Buttigieg, 39, a veteran who served as an intelligence officer for the Navy Reserves, will be among the first openly gay Cabinet secretaries in U.S. history and the first openly gay person to be confirmed by the Senate to hold a Cabinet-level position, according to the LGBTQ rights group the Human Rights Campaign.
“This confirmation breaks through a barrier that has existed for too long; where LGBTQ identity served as an impediment to nomination or confirmation at the highest level of government,” said HRC President Alphonso David. “Let this important moment for our movement serve as a reminder to every LGBTQ young person: you too can serve your country in any capacity you earn the qualifications to hold.”
Despite the 13 votes against him, his journey to Senate confirmation proceeded smoothly. The Senate Committee on Commerce, Science and Transportation approved him last week by a 21-3 vote, with both Committee Chairman Roger Wicker, R-Miss., and incoming Chairman Maria Cantwell, D-Wash., praising him for his experience during his confirmation hearing.
On Tuesday, Cantwell praised him on the Senate floor.
“In my opinion, he’s a young energetic mayor who is going to help us usher in a new era of transportation,” she said.
Still, Buttigieg is an anomaly and a lingering sign of partisan strife: Of the other secretaries of Transportation dating back to the Carter administration, only Trump’s nominee, Elaine Chao, received any opposing votes.
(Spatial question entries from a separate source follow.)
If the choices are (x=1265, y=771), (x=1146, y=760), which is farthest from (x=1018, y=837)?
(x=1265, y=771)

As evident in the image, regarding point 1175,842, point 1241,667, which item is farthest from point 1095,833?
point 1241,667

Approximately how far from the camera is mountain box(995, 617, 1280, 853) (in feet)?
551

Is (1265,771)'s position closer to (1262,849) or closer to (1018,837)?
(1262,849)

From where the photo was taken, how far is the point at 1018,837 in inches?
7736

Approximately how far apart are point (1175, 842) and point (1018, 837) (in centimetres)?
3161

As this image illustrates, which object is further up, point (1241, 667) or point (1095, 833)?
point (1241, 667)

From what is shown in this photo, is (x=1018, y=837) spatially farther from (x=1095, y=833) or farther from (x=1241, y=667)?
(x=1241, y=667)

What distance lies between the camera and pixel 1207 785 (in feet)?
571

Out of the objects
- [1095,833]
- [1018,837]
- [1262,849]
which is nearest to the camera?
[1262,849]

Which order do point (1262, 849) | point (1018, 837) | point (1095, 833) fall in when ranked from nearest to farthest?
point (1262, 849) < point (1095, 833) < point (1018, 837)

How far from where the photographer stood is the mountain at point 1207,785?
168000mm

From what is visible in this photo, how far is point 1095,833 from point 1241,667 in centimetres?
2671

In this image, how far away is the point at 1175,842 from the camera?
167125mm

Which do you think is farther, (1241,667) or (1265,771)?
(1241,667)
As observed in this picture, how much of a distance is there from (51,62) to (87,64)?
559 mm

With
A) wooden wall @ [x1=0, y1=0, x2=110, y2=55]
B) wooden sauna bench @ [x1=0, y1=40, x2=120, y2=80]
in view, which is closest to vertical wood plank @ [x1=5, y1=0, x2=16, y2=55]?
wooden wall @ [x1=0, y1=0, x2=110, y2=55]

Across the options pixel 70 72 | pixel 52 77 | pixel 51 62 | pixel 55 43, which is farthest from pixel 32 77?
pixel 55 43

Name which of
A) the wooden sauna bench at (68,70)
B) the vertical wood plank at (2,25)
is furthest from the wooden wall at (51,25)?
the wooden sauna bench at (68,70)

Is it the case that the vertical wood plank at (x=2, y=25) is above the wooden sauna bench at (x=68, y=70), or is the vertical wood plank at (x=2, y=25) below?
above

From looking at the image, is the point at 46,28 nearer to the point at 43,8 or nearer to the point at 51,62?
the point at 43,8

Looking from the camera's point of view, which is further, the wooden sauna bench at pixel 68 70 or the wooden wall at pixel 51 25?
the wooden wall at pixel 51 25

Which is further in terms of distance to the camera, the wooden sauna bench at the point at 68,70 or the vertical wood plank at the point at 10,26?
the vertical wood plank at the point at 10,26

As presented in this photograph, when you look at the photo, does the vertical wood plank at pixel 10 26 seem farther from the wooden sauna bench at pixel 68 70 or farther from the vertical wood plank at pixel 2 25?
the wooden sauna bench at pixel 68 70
Six senators voted against her in 2017. Chao is also the wife of Minority Leader Mitch McConnell, R-Ky.
Other DOT nominees were confirmed by unanimous votes or, in some cases, voice votes.
The 13 senators who opposed his confirmation were: Sens. Josh Hawley, R-Mo.; Marsha Blackburn, R-Tenn.; Marco Rubio, R-Fla.; Tim Scott, R-S.C.; Richard C. Shelby, R-Ala.; Bill Cassidy, R-La.; Roger Marshall, R-Kan.; Rick Scott, R-Fla.; Ted Cruz, R-Texas; Tommy Tuberville, R-Ala.; Bill Hagerty, R-Tenn.; Tom Cotton, R-Ark.; and James Lankford, R-Okla.
As a candidate, detailed plans
Buttigieg will assume the Transportation secretary post as one of the more well-known of Biden’s Cabinet picks, having gained visibility during his long-shot bid for the Democratic presidential nomination in 2020.
During that campaign, he had one of the more detailed infrastructure plans of the Democratic contenders. It would have spent $1 trillion on infrastructure, including $160 billion for transit. He was also one of the few 2020 presidential contenders to outright endorse an eventual shift from using the motor fuel taxes to pay for the Highway Trust Fund to a method based on the number of miles traveled by vehicles.
His one stumble during the confirmation process came during his hearing, when he signaled he’d be open to raising the gas tax to pay for highways; a spokesman later walked that back, saying a gas tax increase was not on the table.
Still, Sen. Rick Scott of Florida used Buttigieg’s comments as a reason to vote against him, tweeting in part on Tuesday that Buttigieg “is willing to raise the gas tax on the American people to pay for the government’s wasteful spending & and I can’t support his policies that hurt American families & small businesses.”
Buttigieg will have a full plate: Transit, airlines and other modes of transportation have struggled during the coronavirus pandemic, with ridership plummeting and employees at risk, and Congress faces an October deadline to reauthorize federal highway programs. Last year, Congress extended the current highway law (PL 114-94) for a year.
He will oversee a budget of about $90 billion — including about $22 billion in discretionary dollars — and manage a staff of about 55,000.
Biden’s team has become comfortable enough with Buttigieg that he made multiple cable appearances in the days between his nomination and confirmation; nominees are generally encouraged not to do interviews until after their confirmation in order to avoid gaffes before the key vote. He appeared on MSNBC’s “Morning Joe” on Inauguration Day — the day before his Jan. 21 confirmation hearing.
Hours after that hearing, he told MSNBC’s Lawrence O’Donnell that his priority at DOT would be safety.
“Usually when we think about safety and transportation, of course, we're thinking about preventing crashes, and that continues to be the core mission of the department,” Buttigieg said. “But now, we've been reminded of a whole other element of traveler and worker safety and transportation. That's preventing the spread of the virus.”